START Information given

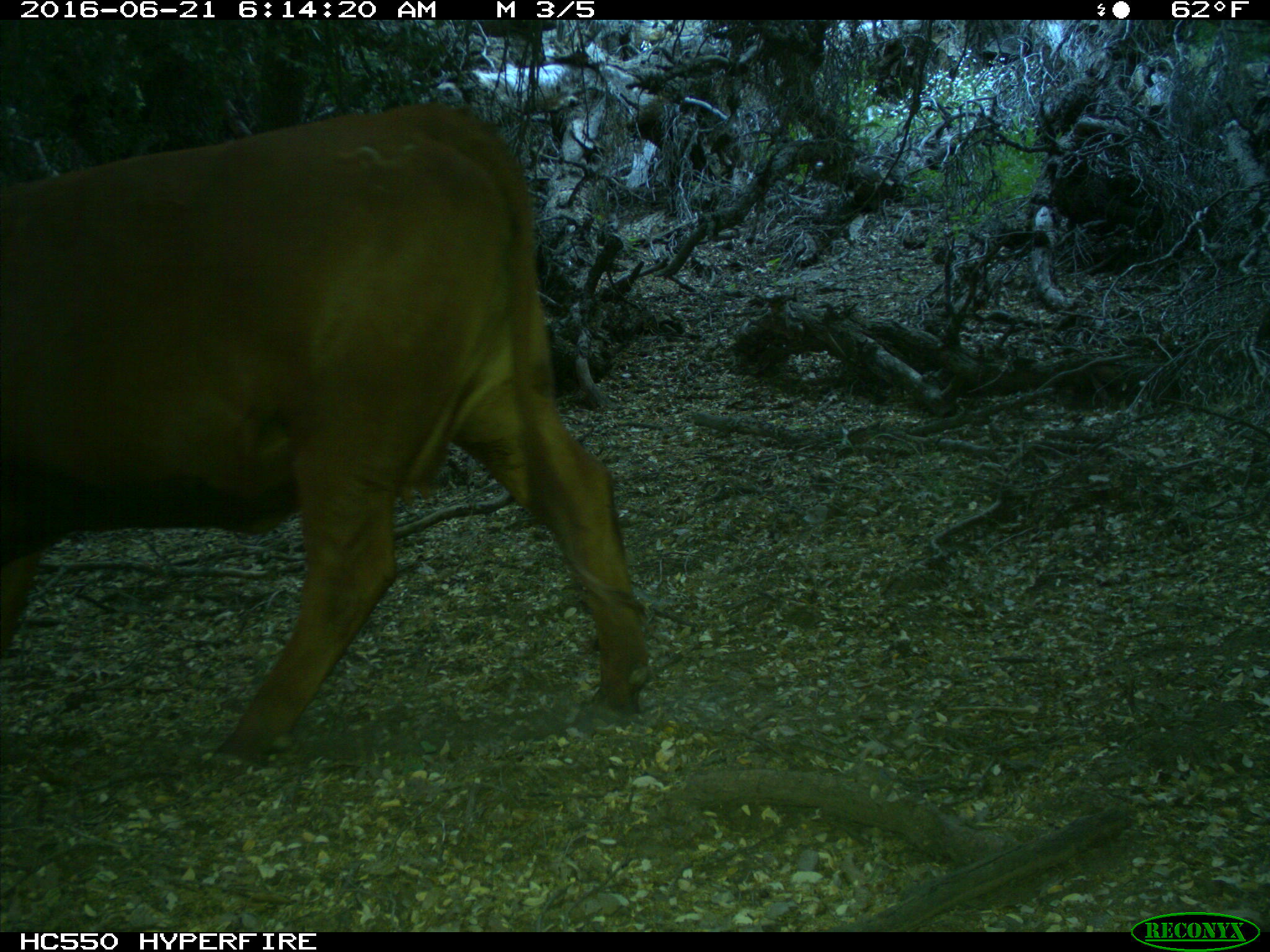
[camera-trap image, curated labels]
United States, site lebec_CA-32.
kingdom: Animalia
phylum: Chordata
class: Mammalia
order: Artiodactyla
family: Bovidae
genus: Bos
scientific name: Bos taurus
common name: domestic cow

END Information given

Task directions >>
Leave the pictures out. Repeat every entry above exactly.

Task answer >>
[camera-trap image, curated labels]
United States, site lebec_CA-32.
kingdom: Animalia
phylum: Chordata
class: Mammalia
order: Artiodactyla
family: Bovidae
genus: Bos
scientific name: Bos taurus
common name: domestic cow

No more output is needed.